Aujourd’hui, toutefois, j’ai découvert que, dans la petite ville du Lac Majeur où je passe d’ordinaire l’été, il y a un prêtre qui dit l’ancienne Messe. Une seule, le samedi après-midi. J’y suis allé, par curiosité. En effet, quand celle-ci était encore en vigueur, je n’allais pas à la Messe du tout. C’était donc pour moi une vraie nouveauté. À mon étonnement, le célébrant faisait quasiment tout de lui-même, les participants devant « répondre » seulement de temps en temps. Et quel silence ! Le tabernacle était au centre de tout, et non le show du prêtre. Dans un coin, quelqu’un entonnait les anciens hymnes en latin et, à ma grande surprise, je sentais quelque chose se dénouer en moi. Je ne me rendais pas compte du temps qui passait et étais attentif et concentré comme jamais, je « participais » pour de vrai. Je sortis encore habité d’un sens du sacré que je n’avais jamais ressenti auparavant. Il y avait des livres pour suivre la Messe, de ceux avec les rubans rouges pour marquer les pages. Je ne comprenais pas grand-chose mais – autre surprise – une Bengalaise, assise à mes côtés et ayant saisi mes difficultés, se mit à m’indiquer les gestes justes. Etc.... etc....

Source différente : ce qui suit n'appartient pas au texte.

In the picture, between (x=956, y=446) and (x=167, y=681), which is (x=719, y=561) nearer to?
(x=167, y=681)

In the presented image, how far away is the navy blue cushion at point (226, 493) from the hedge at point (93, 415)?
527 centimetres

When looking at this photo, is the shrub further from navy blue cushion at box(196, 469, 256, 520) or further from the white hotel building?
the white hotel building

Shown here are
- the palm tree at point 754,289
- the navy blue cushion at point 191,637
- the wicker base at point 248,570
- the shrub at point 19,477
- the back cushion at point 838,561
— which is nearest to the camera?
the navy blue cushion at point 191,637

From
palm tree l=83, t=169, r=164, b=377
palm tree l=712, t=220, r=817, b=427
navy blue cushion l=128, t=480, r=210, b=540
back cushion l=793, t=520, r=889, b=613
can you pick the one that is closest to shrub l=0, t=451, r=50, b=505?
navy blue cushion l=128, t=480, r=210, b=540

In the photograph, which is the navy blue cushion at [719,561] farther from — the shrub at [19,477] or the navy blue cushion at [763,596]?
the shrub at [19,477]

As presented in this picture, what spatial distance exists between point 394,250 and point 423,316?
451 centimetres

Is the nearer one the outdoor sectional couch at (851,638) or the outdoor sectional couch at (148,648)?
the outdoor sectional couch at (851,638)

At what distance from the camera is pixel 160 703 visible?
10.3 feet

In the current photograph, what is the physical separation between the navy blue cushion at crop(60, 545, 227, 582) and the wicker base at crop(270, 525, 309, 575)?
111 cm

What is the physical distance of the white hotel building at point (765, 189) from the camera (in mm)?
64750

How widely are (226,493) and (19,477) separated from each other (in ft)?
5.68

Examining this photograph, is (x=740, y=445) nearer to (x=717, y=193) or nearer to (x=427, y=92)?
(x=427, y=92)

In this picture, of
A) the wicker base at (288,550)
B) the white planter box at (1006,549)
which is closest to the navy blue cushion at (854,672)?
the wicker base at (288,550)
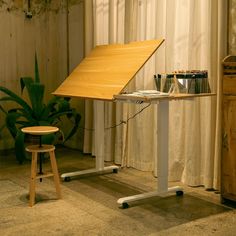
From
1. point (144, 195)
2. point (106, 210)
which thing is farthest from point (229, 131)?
point (106, 210)

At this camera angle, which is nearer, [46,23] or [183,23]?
[183,23]

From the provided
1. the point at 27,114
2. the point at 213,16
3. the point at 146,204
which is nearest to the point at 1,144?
the point at 27,114

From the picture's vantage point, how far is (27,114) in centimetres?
462

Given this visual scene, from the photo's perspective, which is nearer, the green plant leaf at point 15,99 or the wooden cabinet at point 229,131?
the wooden cabinet at point 229,131

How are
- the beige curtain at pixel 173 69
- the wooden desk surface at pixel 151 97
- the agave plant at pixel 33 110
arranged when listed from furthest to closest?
1. the agave plant at pixel 33 110
2. the beige curtain at pixel 173 69
3. the wooden desk surface at pixel 151 97

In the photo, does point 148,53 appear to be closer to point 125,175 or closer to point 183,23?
point 183,23

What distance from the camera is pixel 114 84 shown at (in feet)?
10.9

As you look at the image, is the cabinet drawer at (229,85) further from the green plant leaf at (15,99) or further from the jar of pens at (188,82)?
the green plant leaf at (15,99)

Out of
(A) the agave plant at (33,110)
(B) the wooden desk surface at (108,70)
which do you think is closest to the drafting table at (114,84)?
(B) the wooden desk surface at (108,70)

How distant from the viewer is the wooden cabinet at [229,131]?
3050mm

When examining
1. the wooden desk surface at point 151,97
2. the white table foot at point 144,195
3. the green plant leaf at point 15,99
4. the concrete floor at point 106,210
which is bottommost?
the concrete floor at point 106,210

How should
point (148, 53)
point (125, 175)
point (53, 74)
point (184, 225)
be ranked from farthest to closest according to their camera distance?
point (53, 74), point (125, 175), point (148, 53), point (184, 225)

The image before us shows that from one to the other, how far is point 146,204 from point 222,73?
1.14 meters

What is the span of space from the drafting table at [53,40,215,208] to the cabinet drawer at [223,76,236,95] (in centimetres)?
28
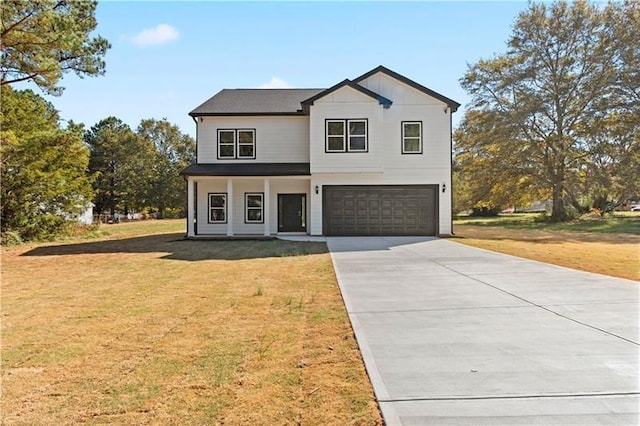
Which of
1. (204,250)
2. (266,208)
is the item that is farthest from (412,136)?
(204,250)

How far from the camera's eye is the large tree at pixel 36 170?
58.6 feet

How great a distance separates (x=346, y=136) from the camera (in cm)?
1933

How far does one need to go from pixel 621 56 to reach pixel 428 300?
31.2 meters

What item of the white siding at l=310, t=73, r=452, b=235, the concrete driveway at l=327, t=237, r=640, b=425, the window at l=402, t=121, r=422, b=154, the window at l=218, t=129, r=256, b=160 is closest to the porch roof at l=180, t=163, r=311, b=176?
the window at l=218, t=129, r=256, b=160

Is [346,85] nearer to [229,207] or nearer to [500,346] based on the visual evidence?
[229,207]

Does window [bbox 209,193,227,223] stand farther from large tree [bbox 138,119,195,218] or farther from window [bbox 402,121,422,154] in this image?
large tree [bbox 138,119,195,218]

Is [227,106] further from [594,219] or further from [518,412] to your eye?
[594,219]

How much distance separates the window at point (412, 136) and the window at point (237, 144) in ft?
23.5

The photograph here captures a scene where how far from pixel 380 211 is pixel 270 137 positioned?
6394mm

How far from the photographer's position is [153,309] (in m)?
6.33

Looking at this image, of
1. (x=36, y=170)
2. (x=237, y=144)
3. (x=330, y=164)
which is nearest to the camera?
(x=36, y=170)

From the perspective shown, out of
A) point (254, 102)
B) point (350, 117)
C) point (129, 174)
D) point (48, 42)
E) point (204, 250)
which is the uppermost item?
point (254, 102)

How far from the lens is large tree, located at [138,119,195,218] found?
50656 millimetres

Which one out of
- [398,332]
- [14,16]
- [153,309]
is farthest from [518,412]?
[14,16]
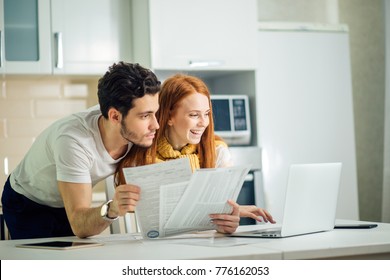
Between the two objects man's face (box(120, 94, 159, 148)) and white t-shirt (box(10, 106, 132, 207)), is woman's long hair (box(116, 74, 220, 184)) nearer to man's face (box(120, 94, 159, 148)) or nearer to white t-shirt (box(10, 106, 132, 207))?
white t-shirt (box(10, 106, 132, 207))

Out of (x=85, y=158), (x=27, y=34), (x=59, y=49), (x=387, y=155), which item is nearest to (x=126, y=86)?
(x=85, y=158)

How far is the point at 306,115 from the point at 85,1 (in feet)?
4.59

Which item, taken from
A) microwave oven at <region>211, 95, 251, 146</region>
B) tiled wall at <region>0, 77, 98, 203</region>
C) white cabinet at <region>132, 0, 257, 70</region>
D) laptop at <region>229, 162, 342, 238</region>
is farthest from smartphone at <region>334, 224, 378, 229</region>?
tiled wall at <region>0, 77, 98, 203</region>

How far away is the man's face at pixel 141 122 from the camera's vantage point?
2156mm

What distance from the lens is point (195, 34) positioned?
3.74 m

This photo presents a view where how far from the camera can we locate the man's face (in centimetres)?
216

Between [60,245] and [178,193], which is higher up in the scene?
[178,193]

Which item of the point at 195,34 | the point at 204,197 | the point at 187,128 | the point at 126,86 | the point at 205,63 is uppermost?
the point at 195,34

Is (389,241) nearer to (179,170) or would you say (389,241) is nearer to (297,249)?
(297,249)

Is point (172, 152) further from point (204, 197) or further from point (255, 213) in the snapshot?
point (204, 197)

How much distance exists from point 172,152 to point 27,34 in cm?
160

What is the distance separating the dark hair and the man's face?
0.06 feet

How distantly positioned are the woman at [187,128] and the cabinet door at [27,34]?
1341 mm

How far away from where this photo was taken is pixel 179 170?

Rassurez-vous, à la fin de l’été, à mon retour en ville, je n’ai aucune intention de faire des kilomètres pour chercher une Messe selon la forme « extraordinaire » (sic). J’offrirai, comme toujours [comme tous les silencieux d'Italie, de France et d'ailleurs, ndlr], ma peine dominicale au Seigneur dans ma paroisse habituelle, pour le rachat de mes péchés.